■ Page extract
-- START --
This is hardly surprising since Gordion had become a mere shadow of its former self by the Roman era. The site had lain abandoned for at least a century prior to the region’s annexation by the emperor Augustus (27 BC-AD 14), who in 25 BC transformed the former client kingdom of Galatia into a new Roman province of the same name. Both literary and archaeological sources attest to the establishment of a small settlement atop the Citadel Mound at some point not long after the annexation. The town was not among those chosen to become one of Galatia’s new administrative centers, however, and it never managed to regain its former size or political and economic importance.

In spite of its modest size and status, the Roman-period settlement at Gordion is of con­siderable importance for modern archaeologists and historians. It remains at present the only excavated rural site in the former territory of Roman Galatia, a province within which the vast majority of the population lived in rural surroundings. As such, the archaeological finds from Gordion offer a rare opportunity to ex­amine the character of life in the ancient countryside, an environment about which the surviving literary sources are largely silent. The site is also an ideal location for studying local and interregional trade, since it sat alongside a major Roman highway that linked two of the province’s major cities, Ancyra and Pessinus (Fig. 2). Moreover, the community’s physical remains provide an excellent medium through which to evaluate the complex phenomenon of Romanization, the process by which non-Italic populations throughout the empire adopted Ro­man cultural and behavioral patterns. Although in recent years this phenomenon has become the subject of intense study and debate, the degree to which the rural population of Galatia was Romanized has rarely been examined and is not clearly understood at present. Thus while the settlement at Gordian was a modest one, its con­tents are precious if we are to reconstruct an accurate picture of ancient life in rural areas.

The Roman-Period Cemeteries at Gordion

Somewhat paradoxically, the best primary source that we currently possess for bringing Roman Gordian and its inhabitants back to life is the site’s cemeteries and their contents. The field of cemetery or burial archaeology has enjoyed something of a renaissance in recent years, with the result that mortuary evidence has come under increased scrutiny for its in­herent historic and scientific value, particularly in the empire’s former western provinces. In contrast, scholarship in the Roman East has tended to remain narrowly focused upon urban cemeteries or necropoleis, monumental funerary architecture, and the associated in­scriptional evidence. The cemeteries excavated at Gordion allow a very different phenomenon to be investigated, that of the rural necropolis, the type that must have existed outside of hundreds of similar Roman towns and villages across central Anatolia.
-- END --
■ List of tasks
A. From the passage on Roman Gordion, list each reason it gives for why the Roman-period settlement matters to archaeologists and historians.
B. Please extend the passage on Roman Gordion, picking up right after its final sentence.

■ Given records
-- START --
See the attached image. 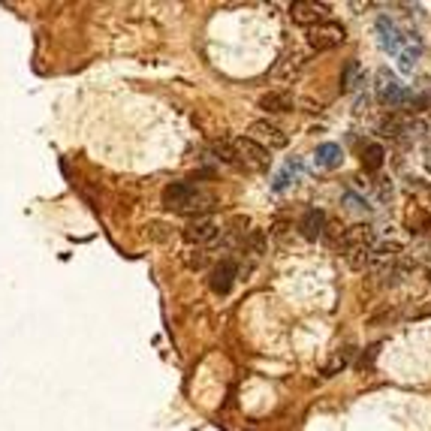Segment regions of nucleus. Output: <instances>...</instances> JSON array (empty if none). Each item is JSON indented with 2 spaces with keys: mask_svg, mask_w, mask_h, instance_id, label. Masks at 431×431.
<instances>
[{
  "mask_svg": "<svg viewBox=\"0 0 431 431\" xmlns=\"http://www.w3.org/2000/svg\"><path fill=\"white\" fill-rule=\"evenodd\" d=\"M214 154H218V160H223V163H230L235 169H244V172H263V169H268V163H272L268 151L260 148L247 136L218 139V142H214Z\"/></svg>",
  "mask_w": 431,
  "mask_h": 431,
  "instance_id": "nucleus-1",
  "label": "nucleus"
},
{
  "mask_svg": "<svg viewBox=\"0 0 431 431\" xmlns=\"http://www.w3.org/2000/svg\"><path fill=\"white\" fill-rule=\"evenodd\" d=\"M214 202L218 199L208 190L190 185V181H172V185L163 187V206L175 214H196V218H202V211H211Z\"/></svg>",
  "mask_w": 431,
  "mask_h": 431,
  "instance_id": "nucleus-2",
  "label": "nucleus"
},
{
  "mask_svg": "<svg viewBox=\"0 0 431 431\" xmlns=\"http://www.w3.org/2000/svg\"><path fill=\"white\" fill-rule=\"evenodd\" d=\"M377 232L371 230L368 223H356V226H347L341 235V254H344V260H347L353 268H368L371 266V256L377 251Z\"/></svg>",
  "mask_w": 431,
  "mask_h": 431,
  "instance_id": "nucleus-3",
  "label": "nucleus"
},
{
  "mask_svg": "<svg viewBox=\"0 0 431 431\" xmlns=\"http://www.w3.org/2000/svg\"><path fill=\"white\" fill-rule=\"evenodd\" d=\"M347 39V30H344V25H338V21H323V25H314L308 27V46L317 49V51H326V49H335L341 46V42Z\"/></svg>",
  "mask_w": 431,
  "mask_h": 431,
  "instance_id": "nucleus-4",
  "label": "nucleus"
},
{
  "mask_svg": "<svg viewBox=\"0 0 431 431\" xmlns=\"http://www.w3.org/2000/svg\"><path fill=\"white\" fill-rule=\"evenodd\" d=\"M247 133H251L247 139H254V142L260 145V148H266V151H268V148H284V145L289 142L287 133H284L277 124H272V121H254Z\"/></svg>",
  "mask_w": 431,
  "mask_h": 431,
  "instance_id": "nucleus-5",
  "label": "nucleus"
},
{
  "mask_svg": "<svg viewBox=\"0 0 431 431\" xmlns=\"http://www.w3.org/2000/svg\"><path fill=\"white\" fill-rule=\"evenodd\" d=\"M218 235H220V226L214 223L211 218H193L185 226L187 244H196V247H208L211 242H218Z\"/></svg>",
  "mask_w": 431,
  "mask_h": 431,
  "instance_id": "nucleus-6",
  "label": "nucleus"
},
{
  "mask_svg": "<svg viewBox=\"0 0 431 431\" xmlns=\"http://www.w3.org/2000/svg\"><path fill=\"white\" fill-rule=\"evenodd\" d=\"M289 15H293V21H299V25L314 27V25H323V21H326L329 6L314 4V0H296V4L289 6Z\"/></svg>",
  "mask_w": 431,
  "mask_h": 431,
  "instance_id": "nucleus-7",
  "label": "nucleus"
},
{
  "mask_svg": "<svg viewBox=\"0 0 431 431\" xmlns=\"http://www.w3.org/2000/svg\"><path fill=\"white\" fill-rule=\"evenodd\" d=\"M380 130H383V136L395 139V142H407V139H413V133L423 130V127H419L411 115H389L380 124Z\"/></svg>",
  "mask_w": 431,
  "mask_h": 431,
  "instance_id": "nucleus-8",
  "label": "nucleus"
},
{
  "mask_svg": "<svg viewBox=\"0 0 431 431\" xmlns=\"http://www.w3.org/2000/svg\"><path fill=\"white\" fill-rule=\"evenodd\" d=\"M377 96H380V103H386V106H404L407 100H411V94H407L401 85H398V79L395 75H389V73H380V85H377Z\"/></svg>",
  "mask_w": 431,
  "mask_h": 431,
  "instance_id": "nucleus-9",
  "label": "nucleus"
},
{
  "mask_svg": "<svg viewBox=\"0 0 431 431\" xmlns=\"http://www.w3.org/2000/svg\"><path fill=\"white\" fill-rule=\"evenodd\" d=\"M235 275H239V266H235L232 260H220L218 266H214V272H211V289L218 296H226L232 289V284H235Z\"/></svg>",
  "mask_w": 431,
  "mask_h": 431,
  "instance_id": "nucleus-10",
  "label": "nucleus"
},
{
  "mask_svg": "<svg viewBox=\"0 0 431 431\" xmlns=\"http://www.w3.org/2000/svg\"><path fill=\"white\" fill-rule=\"evenodd\" d=\"M299 230H301V235H305L308 242H317L323 235V230H326V214L317 211V208L305 211L301 214V220H299Z\"/></svg>",
  "mask_w": 431,
  "mask_h": 431,
  "instance_id": "nucleus-11",
  "label": "nucleus"
},
{
  "mask_svg": "<svg viewBox=\"0 0 431 431\" xmlns=\"http://www.w3.org/2000/svg\"><path fill=\"white\" fill-rule=\"evenodd\" d=\"M377 30L383 34V49H389L392 55H401V37H398V30H395V25L392 21H386V18H380V25H377Z\"/></svg>",
  "mask_w": 431,
  "mask_h": 431,
  "instance_id": "nucleus-12",
  "label": "nucleus"
},
{
  "mask_svg": "<svg viewBox=\"0 0 431 431\" xmlns=\"http://www.w3.org/2000/svg\"><path fill=\"white\" fill-rule=\"evenodd\" d=\"M383 160H386V151L380 148V145H365L362 148V166H365V172H377L383 166Z\"/></svg>",
  "mask_w": 431,
  "mask_h": 431,
  "instance_id": "nucleus-13",
  "label": "nucleus"
},
{
  "mask_svg": "<svg viewBox=\"0 0 431 431\" xmlns=\"http://www.w3.org/2000/svg\"><path fill=\"white\" fill-rule=\"evenodd\" d=\"M338 160H341V148H338V145L326 142V145L317 148V166L332 169V166H338Z\"/></svg>",
  "mask_w": 431,
  "mask_h": 431,
  "instance_id": "nucleus-14",
  "label": "nucleus"
},
{
  "mask_svg": "<svg viewBox=\"0 0 431 431\" xmlns=\"http://www.w3.org/2000/svg\"><path fill=\"white\" fill-rule=\"evenodd\" d=\"M260 106L266 112H287L289 109V96L287 94H266L260 100Z\"/></svg>",
  "mask_w": 431,
  "mask_h": 431,
  "instance_id": "nucleus-15",
  "label": "nucleus"
},
{
  "mask_svg": "<svg viewBox=\"0 0 431 431\" xmlns=\"http://www.w3.org/2000/svg\"><path fill=\"white\" fill-rule=\"evenodd\" d=\"M185 263L190 268H202V266L208 263V251H206V247H190L187 256H185Z\"/></svg>",
  "mask_w": 431,
  "mask_h": 431,
  "instance_id": "nucleus-16",
  "label": "nucleus"
},
{
  "mask_svg": "<svg viewBox=\"0 0 431 431\" xmlns=\"http://www.w3.org/2000/svg\"><path fill=\"white\" fill-rule=\"evenodd\" d=\"M356 75H359V67H356V63H350L347 73H344V79H341V88H344V91H353V88H356Z\"/></svg>",
  "mask_w": 431,
  "mask_h": 431,
  "instance_id": "nucleus-17",
  "label": "nucleus"
},
{
  "mask_svg": "<svg viewBox=\"0 0 431 431\" xmlns=\"http://www.w3.org/2000/svg\"><path fill=\"white\" fill-rule=\"evenodd\" d=\"M344 365H347V353H338V356L326 365V377H332V374H335L338 368H344Z\"/></svg>",
  "mask_w": 431,
  "mask_h": 431,
  "instance_id": "nucleus-18",
  "label": "nucleus"
}]
</instances>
-- END --
■ Responses to the exercise
A.
- It is the only excavated rural site in the former territory of Roman Galatia, where most of the population lived in rural surroundings.
- Its finds offer a rare opportunity to examine life in the ancient countryside, about which the literary sources are largely silent.
- It sat alongside a major Roman highway linking Ancyra and Pessinus, which makes it ideal for studying local and interregional trade.
- Its physical remains provide an excellent medium for evaluating Romanization, especially among Galatia's rural population.

B.
The Roman-period cemeteries at Gordion represent a model subject for discussion for sev­eral reasons. First, we possess stratified data from both the cemeteries and the settlement it­self, portions of which were uncovered by the Körte brothers (in 19oo), Rodney Young (195o, 1969-1973), and most recently by Mary M. Voigt (1993-1997). Physical developments within the site and cemetery can be studied, compared, and correlated not only to improve our separate interpretation of each, but also to help us un­derstand the complex relationship that existed between the spheres of the living and the dead.

Equally as important is the fact that at Gordion we possess a sufficient quantity of excavated burials for analysis. Few Roman cemeteries in any country have ever been excavated to their full extent, and in Turkey the number of re­covered burials from rural cemeteries is small, most often the result of limited and hastily ex­ecuted salvage operations. While the Gordion necropoleis have not been completely uncovered, the total number of excavated burials is large enough to allow us to detect general patterns in mortuary customs and burial techniques.

The Common Cemetery

Over the past half-century of excavation at Gordion by the University of Pennsylvania Mu­seum, three separate Roman-period necropoleis have been uncovered. Here I concentrate upon the largest and best understood of the three, the cluster of 51 Roman-period graves that lies within the boundaries of the Common or Northeast Ridge Cemetery. This enormous burial ground is located slightly less than a ki­lometer from the Citadel Mound on a gentle, undulating ridge that forms the eastern edge of the Sakarya valley (Fig. 3). The ridge’s northern slope is now completely occupied by the modern village of Yassihöyük, while its spine, bisected by the modern road to Polatli, is crowned by a concentration of over 3o Phrygian tumuli, including the famous Midas Mound.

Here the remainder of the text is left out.